Zrozumiałam chyba o co chodziło mojemu mężowi,dlatego twierdzi,że układa sobie na nowo życie,a w tym życiu jest tylko ona i on.Pięknie to brzmi.Szkoda,że nie wiedziałam tego 15 lat temu,że mojemu mężowi zależy tylko na tym ,aby spłodzić,a potem bez warunkowo szaleć i się bawić.Zero odpowiedzialności.Tak mój krzyż jest też bardz ciężki,ale będę go niosła do końca i nie poddam się tak łatwo........
 
     
Addicted
[Usunięty]

Wysłany: 2006-05-06, 09:55   

Z tego co piszesz Twój mąż nie przedstawia sobą zbyt dojrzałej postawy :(
Ale może to dla Ciebie bedzie pociechą, że zabawa zawsze się kiedyś nudzi czlowiekowi... i zaczyna szukać w życiu tego co dla niego było sensem i wartościa.
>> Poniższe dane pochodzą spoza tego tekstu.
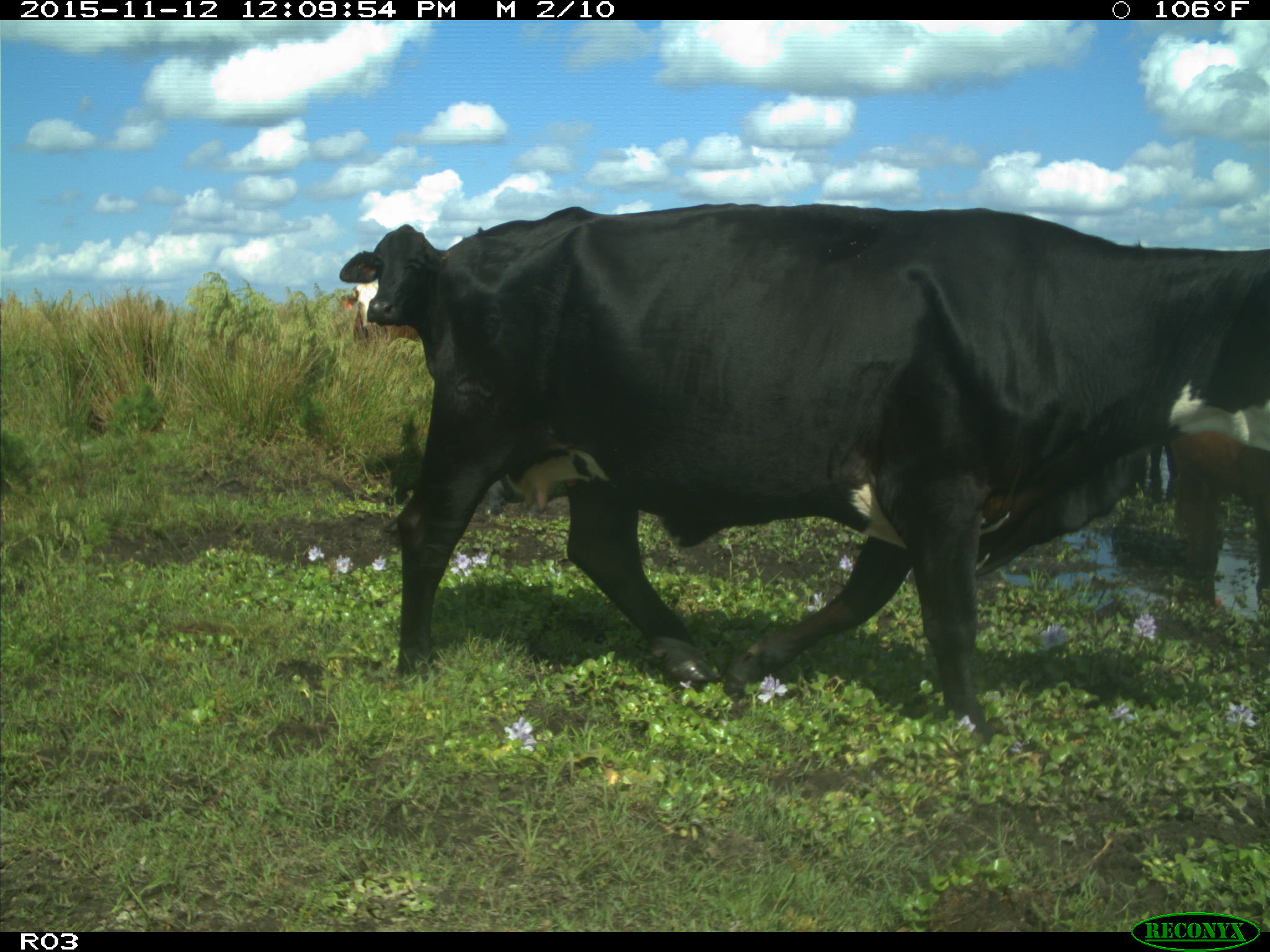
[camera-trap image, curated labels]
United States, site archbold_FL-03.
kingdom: Animalia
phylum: Chordata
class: Mammalia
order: Artiodactyla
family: Bovidae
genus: Bos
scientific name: Bos taurus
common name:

Jestem pewna, że wtedy pomysli o dzieciach. :)
 
     
Addicted
[Usunięty]

Wysłany: 2006-05-09, 11:51   

TRAGEDIA!
Jestem beznadziejna... jestem poprostu kretynką!
W niedzielę cały dzień myślałam o tym, że za chwilę nie wytrzymam i go pocałuję, ale nie zrobiłam tego. Patrzę na niego ukradkiem jakby w ogóle nie był moim mężem. Patrze na jego ręcę na kierownicy i ciarki mi przechodza po plecach. Zerkam na jego szyję i czuję, że spłone...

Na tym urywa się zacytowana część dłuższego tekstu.